Olhe com atenção, veja se não sobrou nada, veja se a queda livre resultou em morte súbita, se as cabeças derramam sangue na sarjeta, se os pescoços estão quebrados e os maxilares deslocados, se as fraturas estão expostas e se há atestado de óbito documentando o fim dessa bosta.
Confira, averigue e cheque, certifique-se.

Agora se esforce ao máximo para manter viva na mente a memória do semelhante semblante que convidou-a ao amor e que sem titubear vc aceitou, lembre-se de que vc se programou, planejou por meses esse encontro ardente, esse sexo com desinteresse, esse prazer puramente virginal de ser deflorada pelo seu igual.
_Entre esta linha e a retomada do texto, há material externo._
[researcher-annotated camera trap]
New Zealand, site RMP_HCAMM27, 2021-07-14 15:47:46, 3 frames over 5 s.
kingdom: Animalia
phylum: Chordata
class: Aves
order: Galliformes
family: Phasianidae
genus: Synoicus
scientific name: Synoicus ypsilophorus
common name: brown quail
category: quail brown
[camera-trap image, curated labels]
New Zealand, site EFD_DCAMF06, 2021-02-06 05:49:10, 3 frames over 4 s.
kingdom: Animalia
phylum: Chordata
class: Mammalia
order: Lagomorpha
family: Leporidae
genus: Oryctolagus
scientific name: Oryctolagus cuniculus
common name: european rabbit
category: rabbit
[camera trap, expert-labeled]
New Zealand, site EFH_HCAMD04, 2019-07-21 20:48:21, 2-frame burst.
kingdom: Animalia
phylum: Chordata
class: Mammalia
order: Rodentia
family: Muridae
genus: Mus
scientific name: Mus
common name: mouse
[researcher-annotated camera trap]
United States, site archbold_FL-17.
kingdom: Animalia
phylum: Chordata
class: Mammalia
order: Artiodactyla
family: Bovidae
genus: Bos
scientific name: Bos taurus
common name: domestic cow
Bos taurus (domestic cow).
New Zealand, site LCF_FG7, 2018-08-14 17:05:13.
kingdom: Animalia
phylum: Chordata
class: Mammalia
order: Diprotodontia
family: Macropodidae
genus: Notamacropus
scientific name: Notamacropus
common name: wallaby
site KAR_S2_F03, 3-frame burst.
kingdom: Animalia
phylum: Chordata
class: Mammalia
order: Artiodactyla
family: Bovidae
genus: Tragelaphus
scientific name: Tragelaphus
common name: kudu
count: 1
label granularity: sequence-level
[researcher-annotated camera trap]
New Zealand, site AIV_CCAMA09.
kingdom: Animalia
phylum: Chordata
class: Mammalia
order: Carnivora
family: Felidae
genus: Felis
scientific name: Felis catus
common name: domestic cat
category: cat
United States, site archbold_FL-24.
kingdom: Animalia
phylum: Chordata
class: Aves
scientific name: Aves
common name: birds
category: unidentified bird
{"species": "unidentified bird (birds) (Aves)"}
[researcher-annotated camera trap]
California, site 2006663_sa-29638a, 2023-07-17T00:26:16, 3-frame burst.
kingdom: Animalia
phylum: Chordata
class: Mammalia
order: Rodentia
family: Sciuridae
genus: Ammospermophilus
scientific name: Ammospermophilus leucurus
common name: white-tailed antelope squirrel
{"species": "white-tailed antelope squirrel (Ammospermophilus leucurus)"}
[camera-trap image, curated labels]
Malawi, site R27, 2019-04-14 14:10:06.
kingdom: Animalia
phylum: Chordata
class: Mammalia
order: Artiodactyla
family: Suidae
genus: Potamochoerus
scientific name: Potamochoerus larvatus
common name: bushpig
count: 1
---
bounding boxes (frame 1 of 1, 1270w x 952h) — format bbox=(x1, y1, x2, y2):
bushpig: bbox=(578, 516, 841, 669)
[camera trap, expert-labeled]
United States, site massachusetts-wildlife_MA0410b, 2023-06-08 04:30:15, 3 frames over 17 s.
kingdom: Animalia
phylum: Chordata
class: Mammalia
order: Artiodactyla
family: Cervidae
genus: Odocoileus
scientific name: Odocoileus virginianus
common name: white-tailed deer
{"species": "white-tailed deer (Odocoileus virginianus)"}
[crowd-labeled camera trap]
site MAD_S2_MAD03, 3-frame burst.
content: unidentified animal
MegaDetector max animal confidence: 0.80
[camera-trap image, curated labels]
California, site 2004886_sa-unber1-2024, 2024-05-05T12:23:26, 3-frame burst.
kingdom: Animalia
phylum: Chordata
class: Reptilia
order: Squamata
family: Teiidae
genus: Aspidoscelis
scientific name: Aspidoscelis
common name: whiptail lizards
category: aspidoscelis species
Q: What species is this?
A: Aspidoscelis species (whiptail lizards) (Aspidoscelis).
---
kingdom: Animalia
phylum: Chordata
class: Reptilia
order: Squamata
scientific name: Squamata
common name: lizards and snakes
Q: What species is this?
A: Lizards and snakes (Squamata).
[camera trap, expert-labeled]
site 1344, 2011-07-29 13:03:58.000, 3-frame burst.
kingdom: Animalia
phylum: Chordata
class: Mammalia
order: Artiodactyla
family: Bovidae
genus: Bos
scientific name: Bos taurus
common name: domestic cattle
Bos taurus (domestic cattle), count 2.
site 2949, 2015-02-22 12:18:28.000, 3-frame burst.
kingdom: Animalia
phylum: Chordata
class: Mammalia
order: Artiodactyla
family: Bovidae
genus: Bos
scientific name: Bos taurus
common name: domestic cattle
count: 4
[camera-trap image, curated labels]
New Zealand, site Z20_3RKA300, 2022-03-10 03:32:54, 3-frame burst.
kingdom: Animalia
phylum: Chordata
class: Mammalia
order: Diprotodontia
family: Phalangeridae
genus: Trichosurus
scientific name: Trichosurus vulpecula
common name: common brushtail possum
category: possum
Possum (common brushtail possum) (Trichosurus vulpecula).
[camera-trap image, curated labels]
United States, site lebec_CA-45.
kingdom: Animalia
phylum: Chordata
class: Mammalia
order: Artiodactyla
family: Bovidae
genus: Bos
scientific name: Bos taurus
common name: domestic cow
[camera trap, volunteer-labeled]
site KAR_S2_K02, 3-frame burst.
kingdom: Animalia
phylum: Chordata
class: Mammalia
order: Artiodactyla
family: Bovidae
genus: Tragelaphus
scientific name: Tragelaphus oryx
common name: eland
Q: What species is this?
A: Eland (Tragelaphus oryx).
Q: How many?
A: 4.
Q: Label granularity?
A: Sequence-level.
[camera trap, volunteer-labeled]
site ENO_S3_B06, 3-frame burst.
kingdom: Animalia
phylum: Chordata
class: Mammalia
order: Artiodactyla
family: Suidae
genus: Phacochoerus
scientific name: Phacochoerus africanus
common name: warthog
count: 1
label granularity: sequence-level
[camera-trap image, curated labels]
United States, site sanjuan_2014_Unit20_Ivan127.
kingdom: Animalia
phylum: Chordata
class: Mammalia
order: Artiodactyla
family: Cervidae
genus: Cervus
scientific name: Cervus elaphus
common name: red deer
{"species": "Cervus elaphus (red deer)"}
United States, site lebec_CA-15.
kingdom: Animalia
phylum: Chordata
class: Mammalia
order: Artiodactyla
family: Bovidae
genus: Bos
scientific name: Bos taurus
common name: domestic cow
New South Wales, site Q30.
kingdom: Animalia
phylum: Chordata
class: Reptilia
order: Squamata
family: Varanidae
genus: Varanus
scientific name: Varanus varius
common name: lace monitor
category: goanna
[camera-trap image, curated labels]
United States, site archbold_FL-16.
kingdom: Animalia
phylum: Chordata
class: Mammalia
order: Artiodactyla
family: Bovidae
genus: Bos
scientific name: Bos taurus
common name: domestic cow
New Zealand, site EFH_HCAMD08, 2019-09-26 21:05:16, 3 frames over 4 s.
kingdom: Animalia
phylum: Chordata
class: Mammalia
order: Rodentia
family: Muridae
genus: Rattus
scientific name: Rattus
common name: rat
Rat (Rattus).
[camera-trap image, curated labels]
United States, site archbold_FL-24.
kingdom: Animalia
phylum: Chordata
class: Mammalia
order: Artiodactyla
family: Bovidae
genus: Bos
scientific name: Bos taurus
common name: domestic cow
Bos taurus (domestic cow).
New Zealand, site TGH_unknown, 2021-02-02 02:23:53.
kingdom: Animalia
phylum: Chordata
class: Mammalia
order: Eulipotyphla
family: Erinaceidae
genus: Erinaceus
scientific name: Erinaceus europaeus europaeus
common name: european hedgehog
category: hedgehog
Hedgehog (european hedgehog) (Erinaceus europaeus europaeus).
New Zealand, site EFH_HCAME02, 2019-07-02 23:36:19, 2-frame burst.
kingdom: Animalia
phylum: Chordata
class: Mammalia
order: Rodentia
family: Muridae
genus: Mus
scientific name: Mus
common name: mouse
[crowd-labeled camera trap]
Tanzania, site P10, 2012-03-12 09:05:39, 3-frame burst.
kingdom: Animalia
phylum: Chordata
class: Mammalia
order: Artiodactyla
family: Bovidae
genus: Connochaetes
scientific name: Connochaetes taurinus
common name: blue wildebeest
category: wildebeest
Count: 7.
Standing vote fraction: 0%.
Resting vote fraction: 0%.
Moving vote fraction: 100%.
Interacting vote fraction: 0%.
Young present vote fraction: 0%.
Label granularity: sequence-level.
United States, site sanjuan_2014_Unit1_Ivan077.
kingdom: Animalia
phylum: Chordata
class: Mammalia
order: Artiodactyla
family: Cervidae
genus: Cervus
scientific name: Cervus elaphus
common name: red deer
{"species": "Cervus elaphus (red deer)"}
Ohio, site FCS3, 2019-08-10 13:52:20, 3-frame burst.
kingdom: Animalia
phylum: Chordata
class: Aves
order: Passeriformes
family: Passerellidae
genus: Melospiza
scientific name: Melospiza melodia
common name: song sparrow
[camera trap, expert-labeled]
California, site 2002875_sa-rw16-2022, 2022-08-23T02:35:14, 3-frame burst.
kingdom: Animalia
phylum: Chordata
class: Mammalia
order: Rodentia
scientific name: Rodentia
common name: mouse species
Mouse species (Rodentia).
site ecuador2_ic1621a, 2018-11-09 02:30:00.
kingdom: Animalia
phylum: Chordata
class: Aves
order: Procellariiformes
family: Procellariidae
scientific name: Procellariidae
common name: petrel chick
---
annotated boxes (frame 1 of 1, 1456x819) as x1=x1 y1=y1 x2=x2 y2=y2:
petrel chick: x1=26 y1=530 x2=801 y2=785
Tão consciente de sua função, seu par ancestral, avisado com antecedência foi ao seu encontro com urgência, pois precisava, ele também, atender a incumbência.

Foi ensolarado como seu astro regente, perfumado, lindo como um pavão pretendente a cortejar sua fêmea, foi e deu de cara com sua irmã dourada, vestida de vermelho no meio da calçada, olhos claros, os quatro, cabelos claros, os dois, postura ereta, ambos, vaidosos albinos com pequenos vícios, ela com um copo de cachaça na mão para esquentar seu coração, ele com pedras de gelo à boiar no uísque, à refrescar seu guloso apetite, viram-se, ouviram-se, tocaram-se, fizeram suas partes, amaram-se com coragem, despediram-se com classe. Como foram lindos e delicados e gentis e iguais no afeto, no gesto e no fazer, sem ter que perguntar nada, tudo o quê é certo. E fizeram e fizeram e fizeram...

A função do similar, neste específico evento, é de dar à ela a justa medida de sua beleza invertida, de dar à ela confiança e segurança para seguir em frente sua dança.

Ela não precisa de aprovação, de repetição nem que lhe dêem os loros da consagração, não, ela não precisa de nenhum tipo de confirmação acerca de sua excelente performance e de sua satisfatória agilidade para subir no trapézio, dependurar-se, abrir-se, mostrar-se, exibir-se fantasticamente em equilíbrio com seu querido masculino.

Atendemos ao primeiro pedido.

A estrela segue à guiar seu caminho, nossa protagonista agora precisa de proteção, de força para não cair nas garras da coitada, da vítima desolada que, vez ou outra, surge pra ameaçar sua convicção.

Convicta. Ela deve manter-se convicta!